» **PROBLEM TO SOLVE**
Reproduce the data below exactly. Skip the pictures.

Image-text web data
◆ ◆ ◆
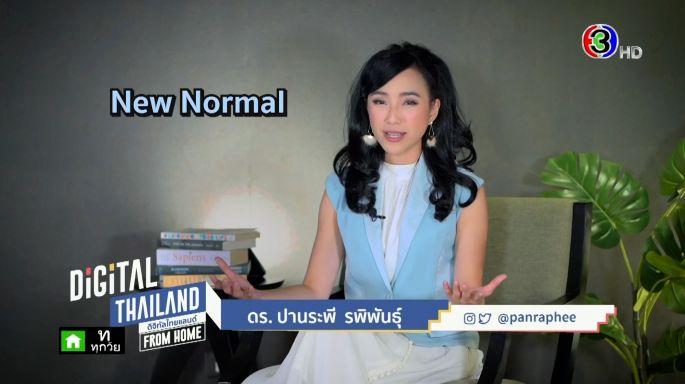 ดูรายการย้อนหลัง DigitalThailand | 16-05-63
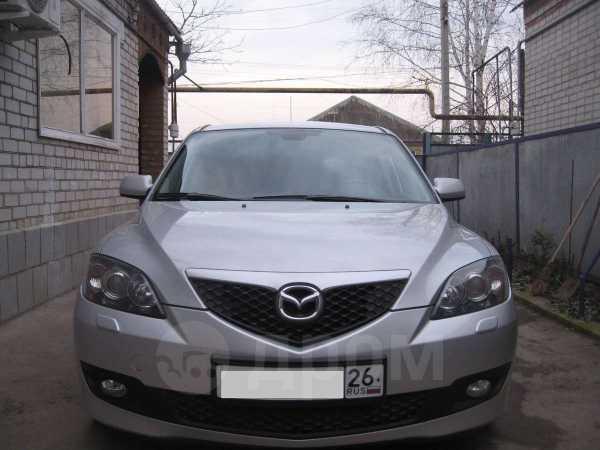 Mazda Mazda3, 2007 год, 475 000 руб.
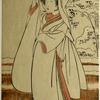 Segawa Kikunojo as young woman, dressed in white on a snowy day
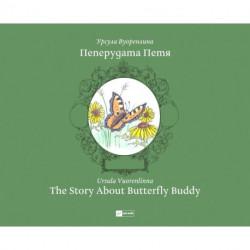 Пеперудата Петя / The Story about Butterfly Buddy (двуезично издание)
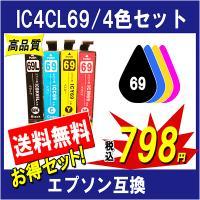 「メール便」発送送料無料!!  EPSON エプソン IC4CL69 4色セット 対応 互換インク ...
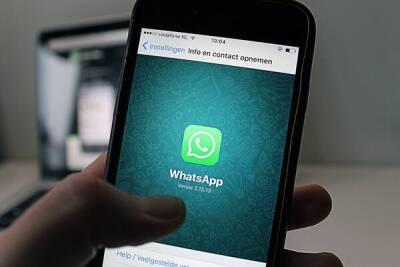 Внимание, с 1 ноября WhatsApp перестанет работать на устаревших версиях Android и iOS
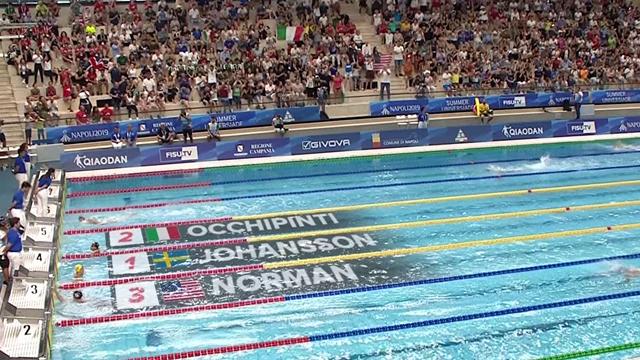 Universiade: nei 1500m argento per Alessio Occhipinti
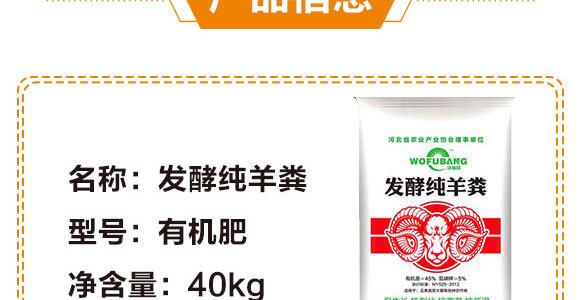 发酵纯羊粪-(40kg)-沃神生物_04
◆ ◆ ◆
» **EXERCISE RESULT**
 ดูรายการย้อนหลัง DigitalThailand | 16-05-63
 Mazda Mazda3, 2007 год, 475 000 руб.
 Segawa Kikunojo as young woman, dressed in white on a snowy day
 Пеперудата Петя / The Story about Butterfly Buddy (двуезично издание)
 「メール便」発送送料無料!!  EPSON エプソン IC4CL69 4色セット 対応 互換インク ...
 Внимание, с 1 ноября WhatsApp перестанет работать на устаревших версиях Android и iOS
 Universiade: nei 1500m argento per Alessio Occhipinti
 发酵纯羊粪-(40kg)-沃神生物_04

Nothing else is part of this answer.